Preparing the dough.
1.    Combine the wheat starch and the tapioca starch. Form a well in the center. Gradually add the boiling water (must be boiling!), stirring until a ball forms.
2.    Cool a little, while still warm, stir in the shortening, a little at a time.  Transfer to a lightly floured board and knead for a few minutes until soft and smooth.
3.    Divide the dough into 4 balls. Cover dough with a damp tea cloth for 15 minutes.
Preparing the filling
4.    Chop/mince the shrimp with a cleaver on a cutting board until it becomes a rough paste.  Place in a large bowl.
5.    Cut the Chinese chives into 4 inch pieces, blanched in a pot of hot water (20 seconds).  Remove, and squeeze dry between two plates.  Chop the blanched chives finely.  Finely chop the bamboo shoots and cilantro.  Add to the shrimp.
6.    Mix all the seasoning ingredients together.  Pour into the shrimp and chives mixture and mix well.
Assembling the dumplings
7.    Take a dough portion, work into a round ball, flatten into a disc and using a rolling pin, roll out dough (switching to a right angle direction to the previous direction every few times) until the dough is uniformly 1/8 inch thick.  Use a round 3½ inch cookie cutter and stamp out round pastry skins.  You should have about 40 skins. Cover dough with a damp tea cloth as you work.
8.    Brush the edges of the pastry with a little water.  Place the pastry skin in your palm. Place 1 teaspoon of filling into dough, being careful to avoid the edges.
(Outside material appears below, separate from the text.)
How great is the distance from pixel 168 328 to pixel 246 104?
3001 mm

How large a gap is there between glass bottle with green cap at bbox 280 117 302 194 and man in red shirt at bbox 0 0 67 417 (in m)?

Fold into half to make a crescent moon.  Using your thumb, form little pleats on the top edge of the crescent, and press the two layers together to seal. Make sure seams are well-sealed and place on a tray dusted with tapioca starch.
9.    Placed onto a steamer that is lined with blanched cabbage leaves or perforated parchment
10.    Steam over simmering water for 6-8 minutes or until the dumplings are translucent. Add water if necessary so that wok is not dried out.
Preparing the dipping sauce:
11.    Julienne ginger, and mix with red wine vinegar and water.  Serve with the dumplings.